Im privaten Rahmen hatte der damals noch nicht 15-jährige Enkel Frido, wie er für das Feature erzählt, zum 80. des Großvaters den ersten Satz einer von ihm komponierten Sonate aufgeführt, auf die sich der „Opapa“ sehr erfreut in einer von Frido vorgelesenen Postkarte aus Den Haag, einer Station von Thomas Manns Holland-Reise, bezog.
Tod und Trauerfeier
Dem Tagebuch ist zu entnehmen, dass die gesundheitlichen Probleme des 80-Jährigen zunehmen. Als eine Thrombose diagnostiziert wird, wird Thomas Mann in das Kantons-Spital in Zürich eingeliefert, von wo die letzten Tagebuch-Eintragungen stammen.

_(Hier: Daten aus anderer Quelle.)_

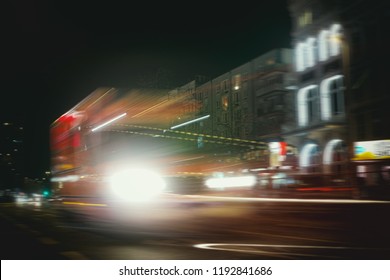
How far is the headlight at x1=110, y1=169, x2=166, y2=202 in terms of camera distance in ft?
71.8

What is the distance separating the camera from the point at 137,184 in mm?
24422

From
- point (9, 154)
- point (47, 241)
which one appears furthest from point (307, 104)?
point (9, 154)

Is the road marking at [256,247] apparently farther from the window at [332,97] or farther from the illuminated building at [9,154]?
the illuminated building at [9,154]

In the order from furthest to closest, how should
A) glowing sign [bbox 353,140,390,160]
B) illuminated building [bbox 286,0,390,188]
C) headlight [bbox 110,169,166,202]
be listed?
illuminated building [bbox 286,0,390,188], glowing sign [bbox 353,140,390,160], headlight [bbox 110,169,166,202]

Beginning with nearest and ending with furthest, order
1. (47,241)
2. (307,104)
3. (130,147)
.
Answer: (47,241), (130,147), (307,104)

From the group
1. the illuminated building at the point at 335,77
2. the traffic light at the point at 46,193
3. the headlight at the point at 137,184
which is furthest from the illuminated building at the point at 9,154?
the headlight at the point at 137,184

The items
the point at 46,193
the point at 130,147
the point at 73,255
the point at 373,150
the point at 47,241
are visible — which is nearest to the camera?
the point at 73,255

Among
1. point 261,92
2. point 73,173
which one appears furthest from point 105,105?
point 261,92

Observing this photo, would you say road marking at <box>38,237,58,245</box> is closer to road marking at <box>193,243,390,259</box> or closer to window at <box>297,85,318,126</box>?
road marking at <box>193,243,390,259</box>

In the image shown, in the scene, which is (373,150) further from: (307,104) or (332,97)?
(307,104)

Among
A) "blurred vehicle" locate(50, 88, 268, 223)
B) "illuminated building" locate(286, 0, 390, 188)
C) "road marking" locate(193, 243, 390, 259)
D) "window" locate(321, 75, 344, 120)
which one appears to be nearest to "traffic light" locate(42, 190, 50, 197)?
"blurred vehicle" locate(50, 88, 268, 223)

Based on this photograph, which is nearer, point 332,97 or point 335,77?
point 335,77
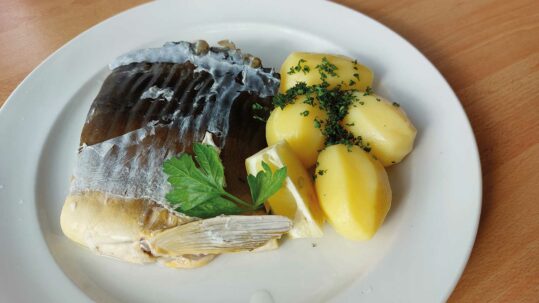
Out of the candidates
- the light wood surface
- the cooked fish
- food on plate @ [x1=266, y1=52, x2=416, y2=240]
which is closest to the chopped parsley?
food on plate @ [x1=266, y1=52, x2=416, y2=240]

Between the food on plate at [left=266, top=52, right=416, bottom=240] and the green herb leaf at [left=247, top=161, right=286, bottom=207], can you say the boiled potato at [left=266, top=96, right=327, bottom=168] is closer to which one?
the food on plate at [left=266, top=52, right=416, bottom=240]

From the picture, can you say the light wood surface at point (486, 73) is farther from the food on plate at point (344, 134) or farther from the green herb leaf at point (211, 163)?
the green herb leaf at point (211, 163)

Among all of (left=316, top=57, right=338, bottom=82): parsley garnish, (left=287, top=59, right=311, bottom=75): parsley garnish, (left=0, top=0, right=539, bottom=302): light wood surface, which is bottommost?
(left=0, top=0, right=539, bottom=302): light wood surface

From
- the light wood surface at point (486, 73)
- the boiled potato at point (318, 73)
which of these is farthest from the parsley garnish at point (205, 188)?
the light wood surface at point (486, 73)

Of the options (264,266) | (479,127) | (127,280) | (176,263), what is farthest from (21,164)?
(479,127)

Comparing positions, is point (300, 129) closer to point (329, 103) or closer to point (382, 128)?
point (329, 103)

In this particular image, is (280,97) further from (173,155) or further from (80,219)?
(80,219)
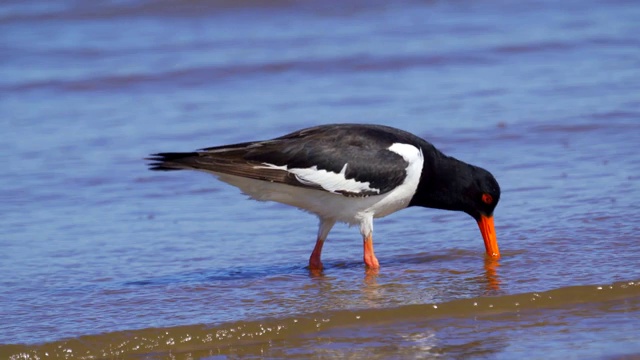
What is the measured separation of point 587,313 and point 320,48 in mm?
9096

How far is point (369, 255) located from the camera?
7332 mm

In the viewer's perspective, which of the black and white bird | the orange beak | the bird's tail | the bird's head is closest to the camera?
the bird's tail

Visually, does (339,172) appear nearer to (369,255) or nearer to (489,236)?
(369,255)

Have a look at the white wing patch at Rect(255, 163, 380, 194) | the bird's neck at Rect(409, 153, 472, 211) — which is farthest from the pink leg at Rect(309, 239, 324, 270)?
the bird's neck at Rect(409, 153, 472, 211)

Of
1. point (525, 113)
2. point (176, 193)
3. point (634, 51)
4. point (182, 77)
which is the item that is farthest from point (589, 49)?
point (176, 193)

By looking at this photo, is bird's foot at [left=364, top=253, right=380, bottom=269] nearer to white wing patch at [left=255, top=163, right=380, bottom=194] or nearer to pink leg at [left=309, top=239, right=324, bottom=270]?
pink leg at [left=309, top=239, right=324, bottom=270]

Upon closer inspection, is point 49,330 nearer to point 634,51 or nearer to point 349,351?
point 349,351

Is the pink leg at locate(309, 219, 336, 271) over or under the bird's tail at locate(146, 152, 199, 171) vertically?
under

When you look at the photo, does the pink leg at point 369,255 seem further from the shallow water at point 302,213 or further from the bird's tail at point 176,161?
the bird's tail at point 176,161

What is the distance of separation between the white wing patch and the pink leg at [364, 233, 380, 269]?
333mm

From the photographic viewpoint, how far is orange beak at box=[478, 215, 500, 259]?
288 inches

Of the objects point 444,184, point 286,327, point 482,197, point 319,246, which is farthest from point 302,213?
point 286,327

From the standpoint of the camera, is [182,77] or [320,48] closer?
[182,77]

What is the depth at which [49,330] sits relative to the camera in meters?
6.13
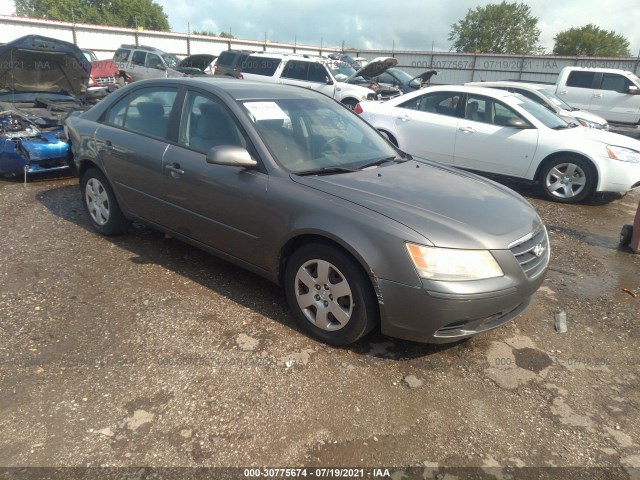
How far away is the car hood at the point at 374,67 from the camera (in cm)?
1410

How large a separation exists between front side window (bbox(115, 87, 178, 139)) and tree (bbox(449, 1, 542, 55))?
66.6m

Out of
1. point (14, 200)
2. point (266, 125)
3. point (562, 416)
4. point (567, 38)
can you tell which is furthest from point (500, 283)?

Frido erzählt, wie ein Telegramm die Todesnachricht brachte. In Kilchberg bei Zürich, wo der Schriftsteller sein letztes Wohnhaus bezogen hatte, fand eine Trauerfeier statt. Gespielt wurde dabei in Fridos Worten des Großvaters „Lieblingssatz“, der „lydische Satz“ [„Heiliger Dankgesang eines Genesenen…“, molto adagio] aus dem Quartett op. 132 von Beethoven. Musik war für Thomas Mann demnach nicht nur Richard Wagner (vom Lohengrin-Vorspiel darf er im Feature allerdings auch schwärmen), sondern beispielsweise neben Beethoven auch … Noël Coward. An anderer Stelle der Sendung erzählt Tochter Erika, wie die „Mad Dogs and Englishmen“, die der englische Schauspieler, Dramatiker und Komponist auch sang, „während dieses schlimmsten Kriegsjahres 1940“ zur „Trostplatte“ ihres Vaters wurde: als „charakteristisch“ für die „humoristisch geprägte Art des Durchhaltens“ der Engländer.